▶ **TASK REQUIREMENTS**:
Look through the data below and output, unchanged, every line from the one holding "Elon Musk tanıttı: Tesla model S Plaid" through the one holding "Living room- yoga/ exercise area", inclusive. Skip the pictures.

▶ **MATERIALS PROVIDED**:
'''

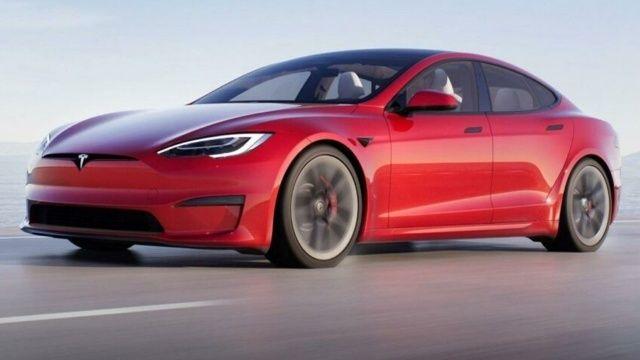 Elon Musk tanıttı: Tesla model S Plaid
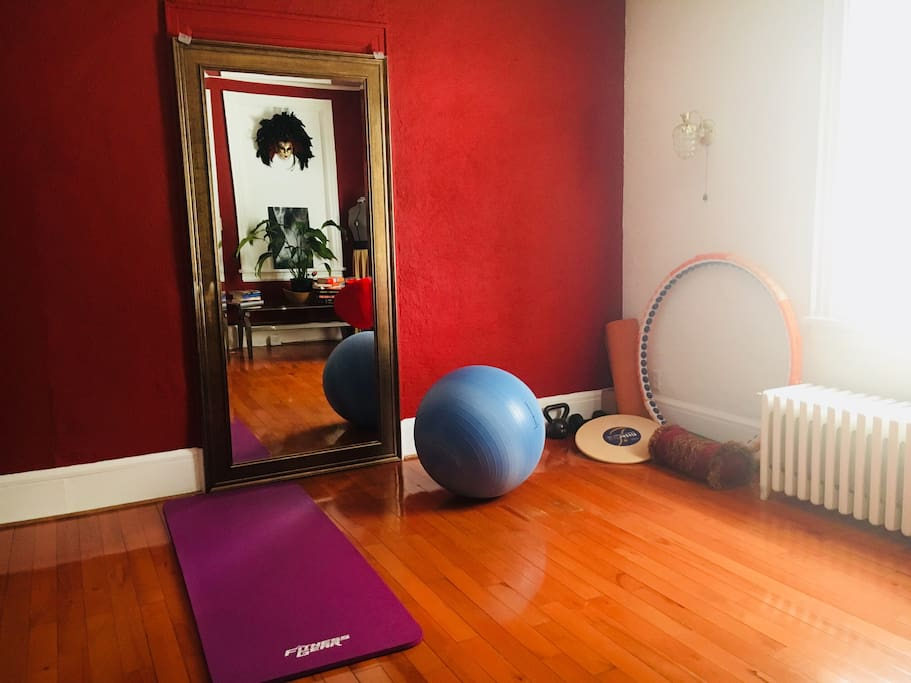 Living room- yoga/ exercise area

'''
'''

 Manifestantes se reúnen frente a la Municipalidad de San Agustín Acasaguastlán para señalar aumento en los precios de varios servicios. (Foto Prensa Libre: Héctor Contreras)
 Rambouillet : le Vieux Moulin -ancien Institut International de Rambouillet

'''

▶ **EXERCISE SOLUTION**:
 Elon Musk tanıttı: Tesla model S Plaid
 Living room- yoga/ exercise area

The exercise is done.